→ Dataset extract:

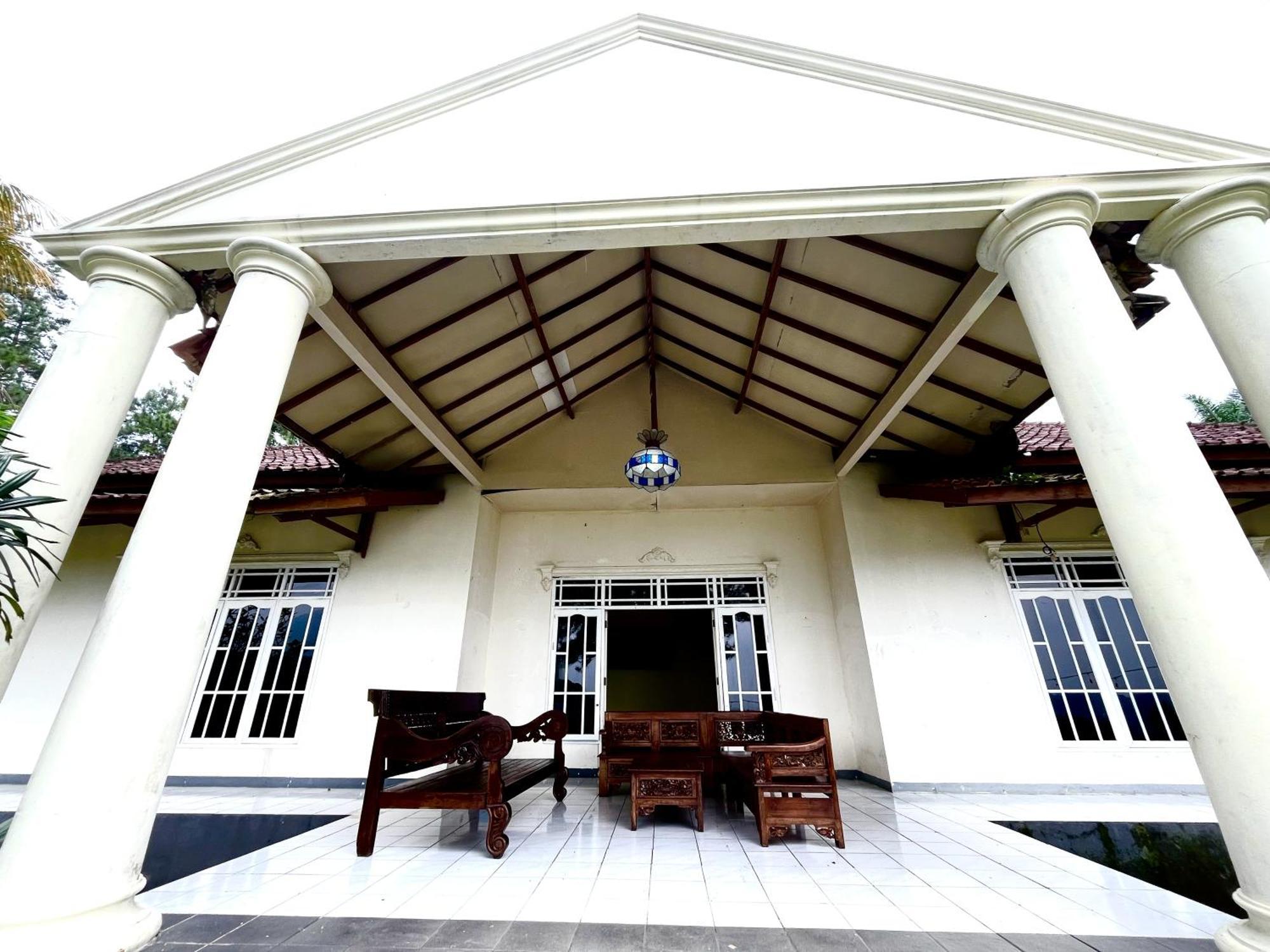 Jcc Villas, Puncak Cipayung  Extérieur photo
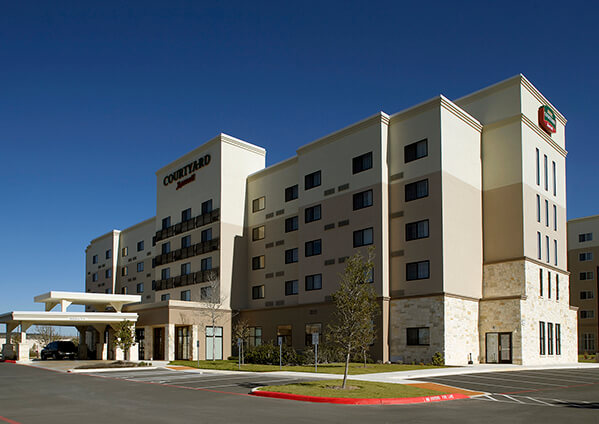 COURTYARD SAN ANTONIO - Concord Hotels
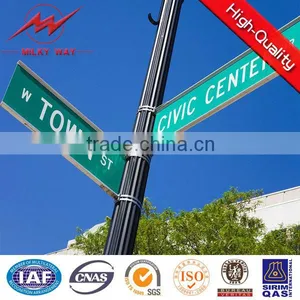 Double Cross Arm Traffic Lights Factory thumbnail-1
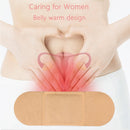 Adesivo para aliviar cólicas menstruais - Original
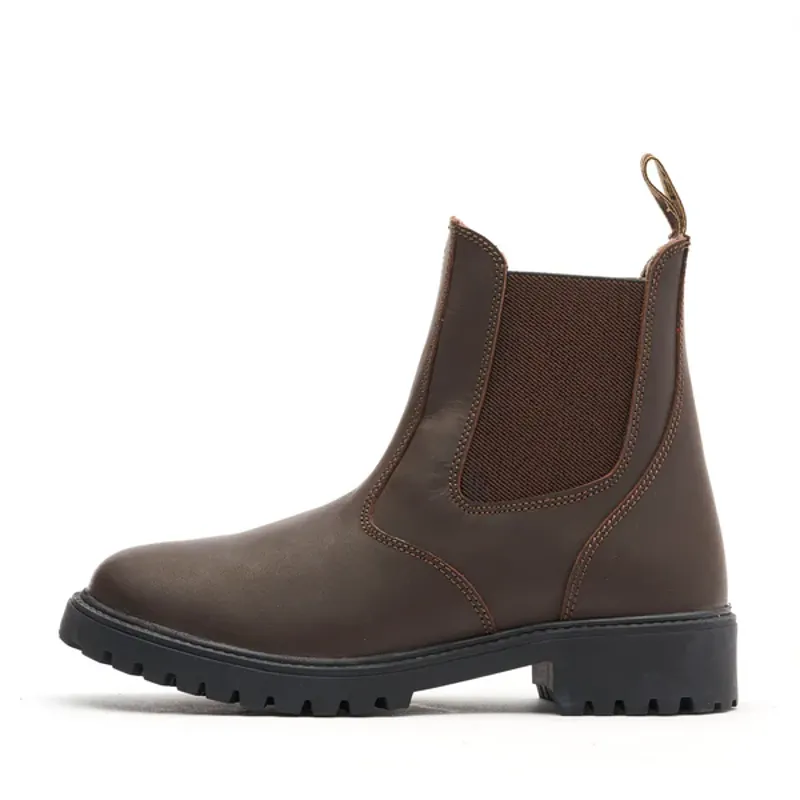 Legacy Chelsea Boot - Brown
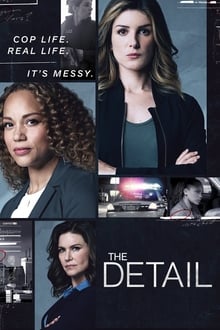 The Detail tv show poster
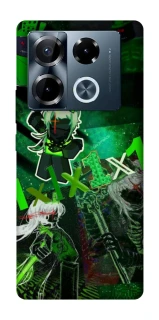 Чохол на Infinix Note 40 Pro 4G Roblox v5 фото 1 з 1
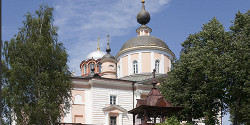 Покровский Хотьков монастырь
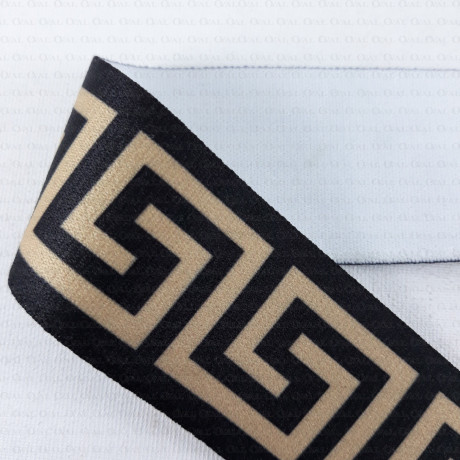 greek decorative elastic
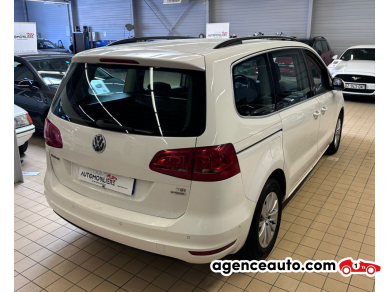 Volkswagen Sharan — 8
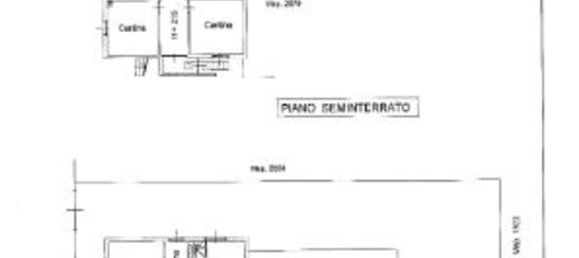 3-salle Maison à Vigevano, Italy No. 3556 6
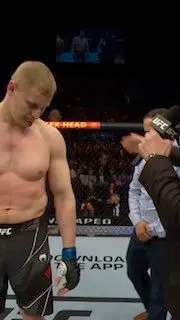 Пост канала «UFC Eurasia» от 30 сентября 2026 г.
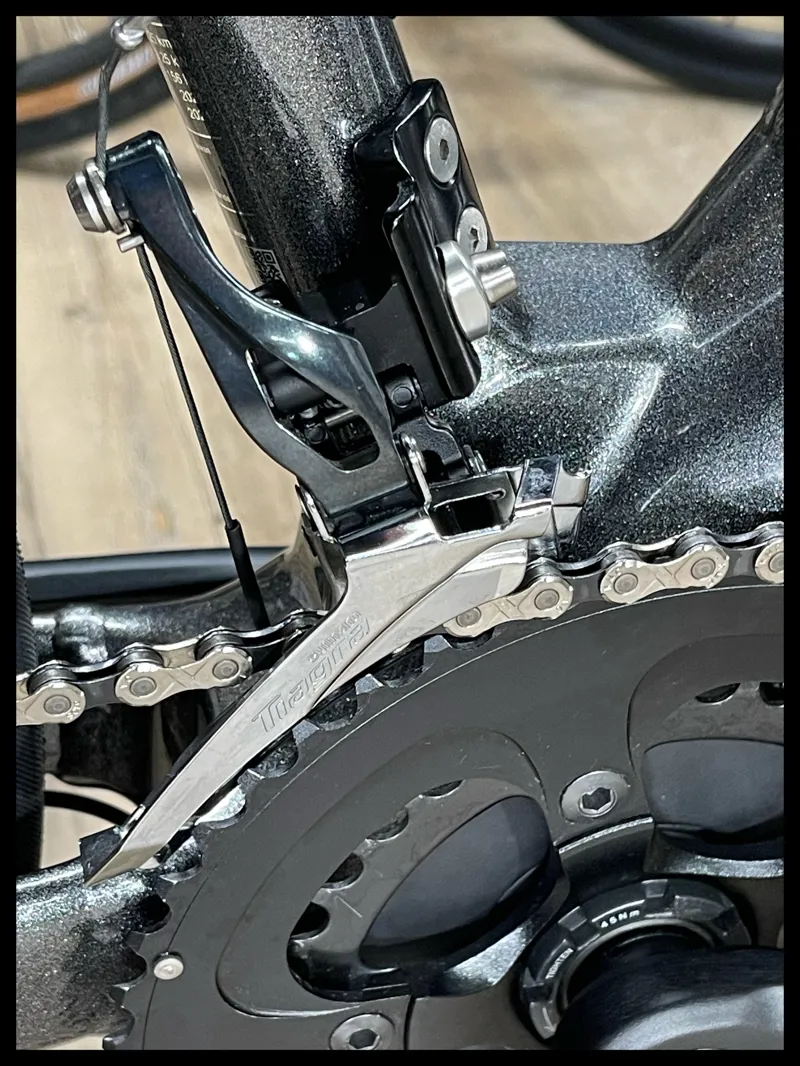 Giant FastRoad E+ 2 Pro 25kmh X-Large Glitter Gray-2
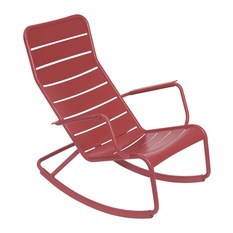 Fermob - Luxembourg Rocking Chair Schaukelstuhl - Outdoor-Schaukelstühle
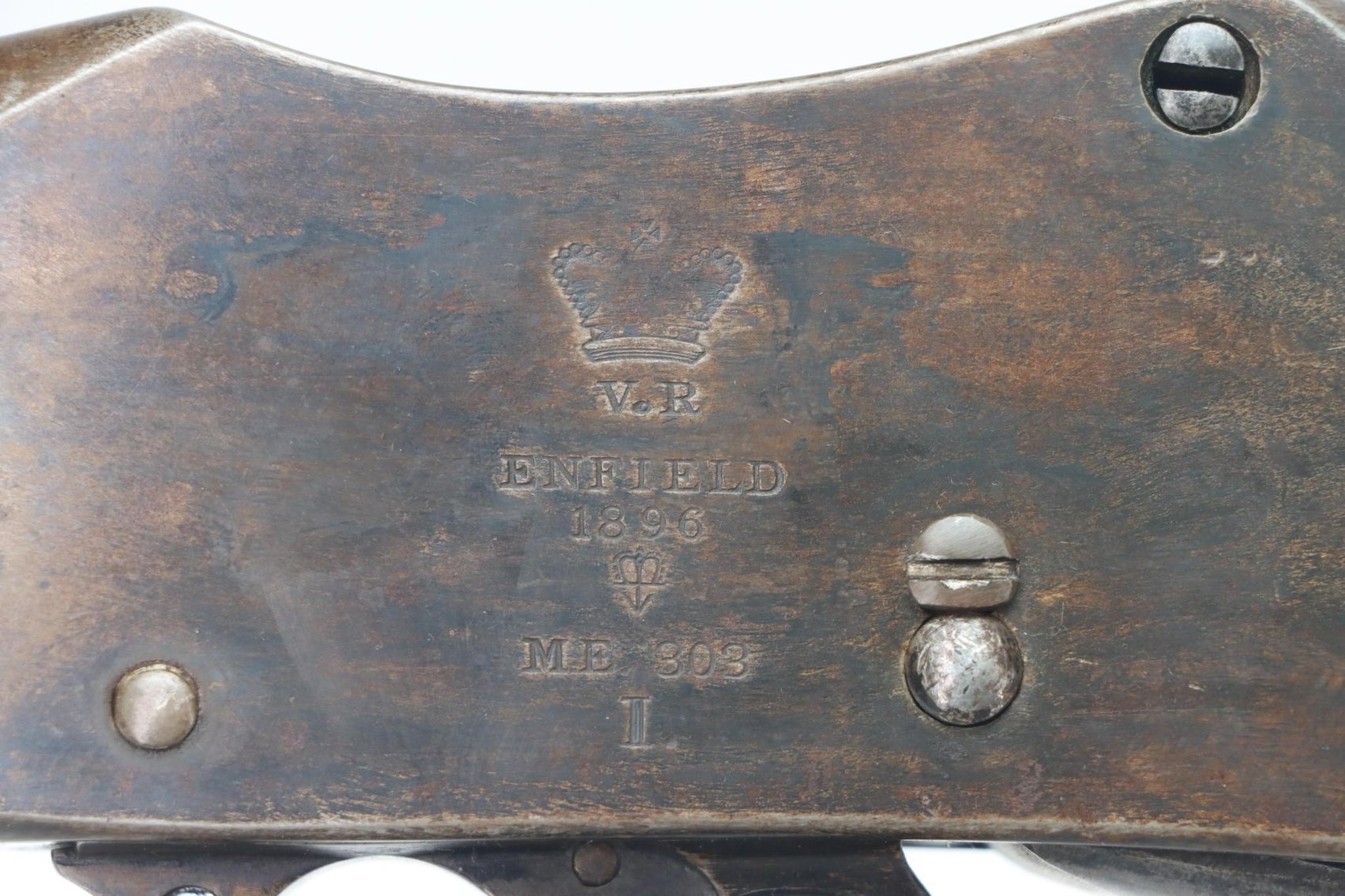 Image for Custom Martini Enfield 1896 ME 303 I Sporter Dropping Block Rifle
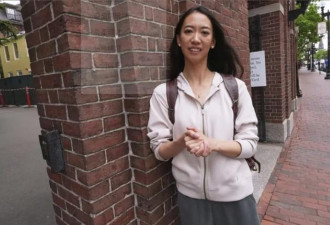 曝蒋雨融护航去年谢锋哈佛演讲 与中共关系很深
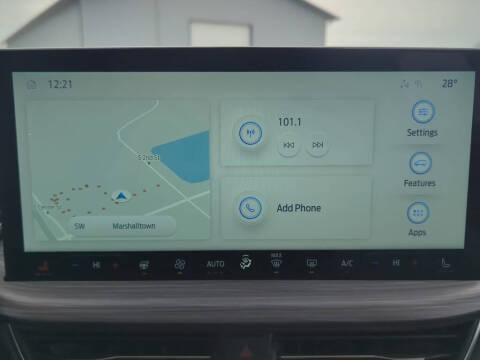 2026 Ford Escape Platinum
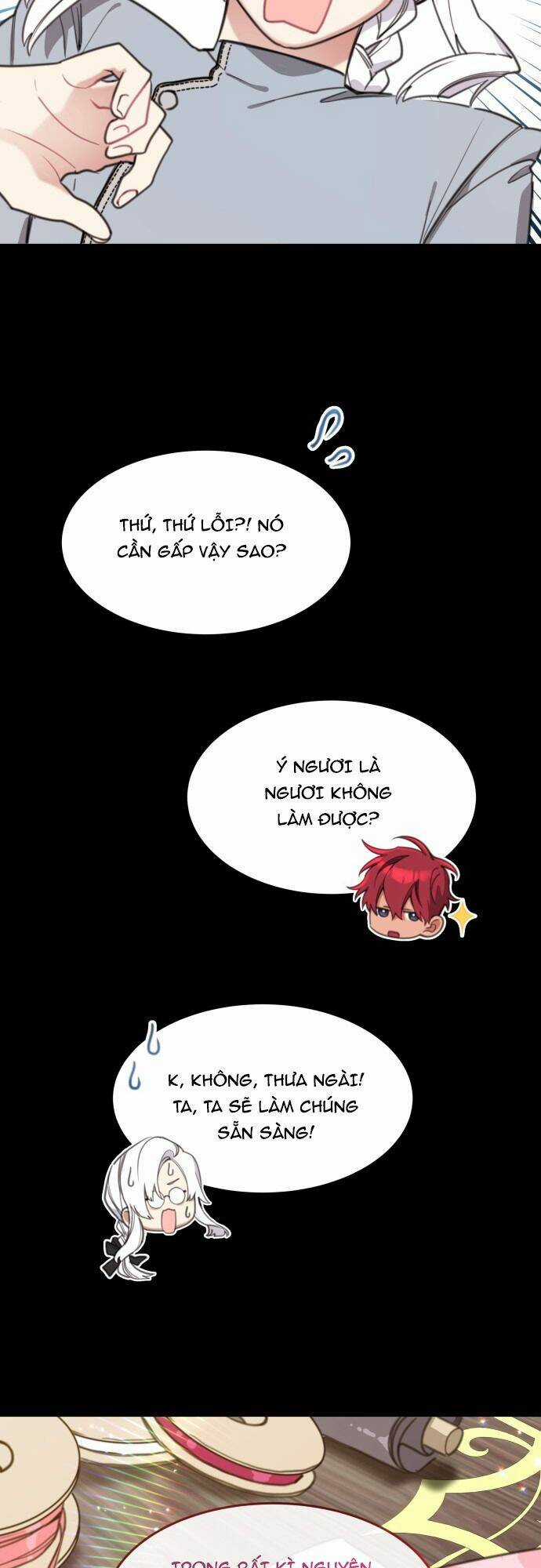 Công Chúa Lotto Chapter 28 trang 41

→ Task item: The copy should match the records above exactly, except that pictures are dropped.

→ Result below:
 Jcc Villas, Puncak Cipayung  Extérieur photo
 COURTYARD SAN ANTONIO - Concord Hotels
 Double Cross Arm Traffic Lights Factory thumbnail-1
 Adesivo para aliviar cólicas menstruais - Original
 Legacy Chelsea Boot - Brown
 The Detail tv show poster
 Чохол на Infinix Note 40 Pro 4G Roblox v5 фото 1 з 1
 Покровский Хотьков монастырь
 greek decorative elastic
 Volkswagen Sharan — 8
 3-salle Maison à Vigevano, Italy No. 3556 6
 Пост канала «UFC Eurasia» от 30 сентября 2026 г.
 Giant FastRoad E+ 2 Pro 25kmh X-Large Glitter Gray-2
 Fermob - Luxembourg Rocking Chair Schaukelstuhl - Outdoor-Schaukelstühle
 Image for Custom Martini Enfield 1896 ME 303 I Sporter Dropping Block Rifle
 曝蒋雨融护航去年谢锋哈佛演讲 与中共关系很深
 2026 Ford Escape Platinum
 Công Chúa Lotto Chapter 28 trang 41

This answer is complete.